Listing on spatial positioning
--- begin ---

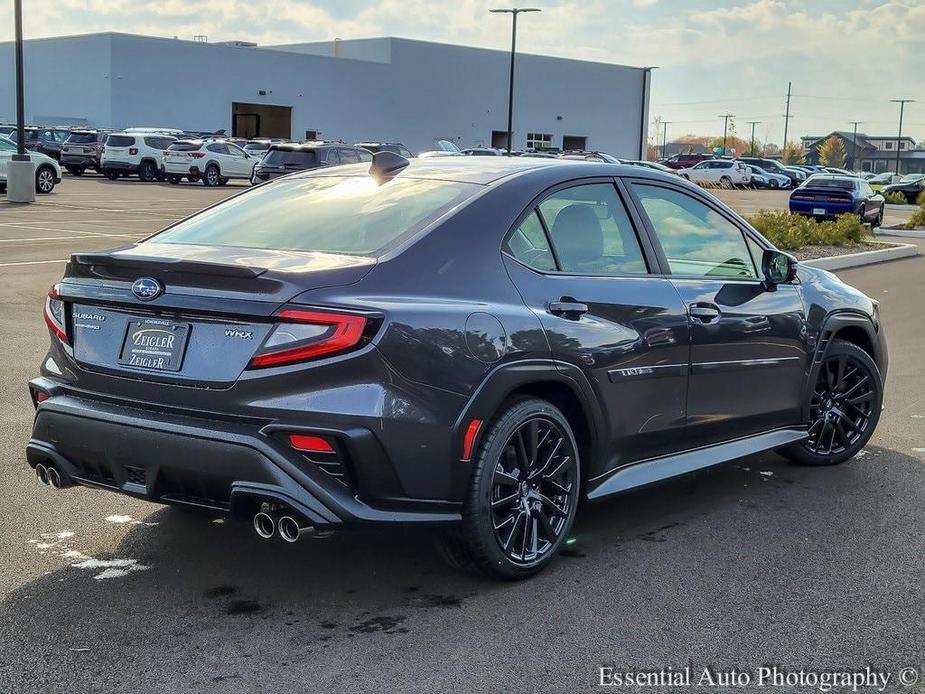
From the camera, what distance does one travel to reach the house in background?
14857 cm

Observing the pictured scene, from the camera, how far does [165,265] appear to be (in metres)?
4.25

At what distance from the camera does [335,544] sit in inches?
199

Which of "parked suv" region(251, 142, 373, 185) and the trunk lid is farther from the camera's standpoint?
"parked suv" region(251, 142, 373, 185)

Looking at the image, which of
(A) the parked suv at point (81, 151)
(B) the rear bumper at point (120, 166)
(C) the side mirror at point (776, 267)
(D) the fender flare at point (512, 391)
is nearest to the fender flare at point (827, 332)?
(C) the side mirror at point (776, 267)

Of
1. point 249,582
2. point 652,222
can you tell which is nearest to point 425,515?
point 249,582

--- end ---

**What the task asks:**
Retype the listing above word for word, omitting the pictures.

**The solution:**
From the camera, what distance does one travel to reach the house in background?
14857 cm

Observing the pictured scene, from the camera, how far does [165,265] appear to be (in metres)?
4.25

At what distance from the camera does [335,544] sit in inches?
199

Which of "parked suv" region(251, 142, 373, 185) and the trunk lid is farther from the camera's standpoint?
"parked suv" region(251, 142, 373, 185)

Looking at the image, which of
(A) the parked suv at point (81, 151)
(B) the rear bumper at point (120, 166)
(C) the side mirror at point (776, 267)
(D) the fender flare at point (512, 391)
is nearest to the fender flare at point (827, 332)?
(C) the side mirror at point (776, 267)

Of
1. point 249,582
2. point 652,222
can you tell which is nearest to point 425,515?
point 249,582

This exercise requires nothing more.